Menurut Hendrik, pemerintah desa telah mewacanakan revitalisasi badan usaha milik desa (BUMDes) untuk menopang usaha kelompok sebagai offtaker. Nantinya, para anggota KTH Harapan Baru bisa fokus membuat gula semut secara konsisten setiap hari. Kemudian, BUMDes bertugas mengemasnya serta memastikan penjualannya.
Sangadi (kepala) Desa Tapa Aog, Cim Rawati Piri, membenarkan rencana itu. Ia menegaskan BUMDes nantinya akan menyediakan penyertaan modal. Namun, angan-angan itu belum terealisasi hingga kini karena keterbatasan dana untuk menghidupkan kembali BUMDes.
Namun, Cim menyatakan telah bersafari dari tingkat kecamatan hingga ke Kementerian Desa, Pembangunan Daerah Tertinggal, dan Transmigrasi di Jakarta. ”Ini supaya Kemendesa PDTT langsung mengetahui dan tergerak hatinya untuk membantu program unggulan desa kami. Sekarang kami lagi berupaya membuat proposal (bantuan dana) untuk diajukan ke sana,” katanya.

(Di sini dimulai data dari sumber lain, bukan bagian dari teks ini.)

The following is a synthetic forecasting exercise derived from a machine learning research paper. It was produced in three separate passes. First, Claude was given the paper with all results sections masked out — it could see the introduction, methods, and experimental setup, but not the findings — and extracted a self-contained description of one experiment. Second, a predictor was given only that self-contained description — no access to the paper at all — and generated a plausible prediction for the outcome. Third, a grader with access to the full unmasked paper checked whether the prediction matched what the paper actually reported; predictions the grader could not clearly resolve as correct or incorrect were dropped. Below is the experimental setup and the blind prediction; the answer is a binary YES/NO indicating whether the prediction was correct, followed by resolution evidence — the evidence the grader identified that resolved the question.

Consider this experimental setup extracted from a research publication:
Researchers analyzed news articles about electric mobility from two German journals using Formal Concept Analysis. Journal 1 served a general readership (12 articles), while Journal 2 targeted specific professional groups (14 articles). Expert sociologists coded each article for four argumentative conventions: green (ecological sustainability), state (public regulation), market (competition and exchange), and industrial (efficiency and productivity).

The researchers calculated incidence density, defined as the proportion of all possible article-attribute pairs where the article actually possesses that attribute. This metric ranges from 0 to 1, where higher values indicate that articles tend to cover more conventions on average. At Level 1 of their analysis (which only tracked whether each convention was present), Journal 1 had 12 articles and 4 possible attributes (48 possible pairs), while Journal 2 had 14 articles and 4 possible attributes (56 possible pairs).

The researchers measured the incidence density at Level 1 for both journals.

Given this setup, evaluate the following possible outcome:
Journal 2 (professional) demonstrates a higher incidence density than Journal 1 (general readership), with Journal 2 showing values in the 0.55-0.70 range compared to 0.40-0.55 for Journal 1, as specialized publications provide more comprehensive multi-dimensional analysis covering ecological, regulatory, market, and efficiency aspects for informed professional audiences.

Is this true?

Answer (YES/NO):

Menurut sangadi yang berusia 32 tahun itu, rencana ini mutlak harus terlaksana demi kebaikan para petani gula aren. Karena taka da penjamin komoditas, para petani gula aren akhirnya jatuh dalam pelukan tengkulak. Gula batu yang mereka buat hanya dihargai Rp 15.000 dan Rp 30.000 per kg.
Harga ini jauh dari gula semut yang harga bersihnya Rp 17.000 per 250 gram atau Rp 68.000 per kg. ”Jadi, barangkali satu-satunya solusi yang kami bisa sediakan adalah BUMDes sehingga kelompok tidak akan jenuh membuat produk yang jadi unggulan desa kami juga,” ucap Cim.
Sembari menunggu realisasi tersebut, Supriyanto menyatakan para penyuluh Balai TNBNW juga telah mengajukan berkas-berkas syarat pemasaran produk di dua pewaralaba swalayan terbesar di Indonesia, yaitu Indomaret dan Alfamart. ”Kami harap ini bisa berhasil dalam waktu dekat,” katanya.
Untuk sementara, Adang dan kelompoknya memang harus menunggu. Namun, selalu ada hasrat dalam benak mereka untuk menunjukkan bahwa alam tak harus jadi korban agar manusia bisa sejahtera.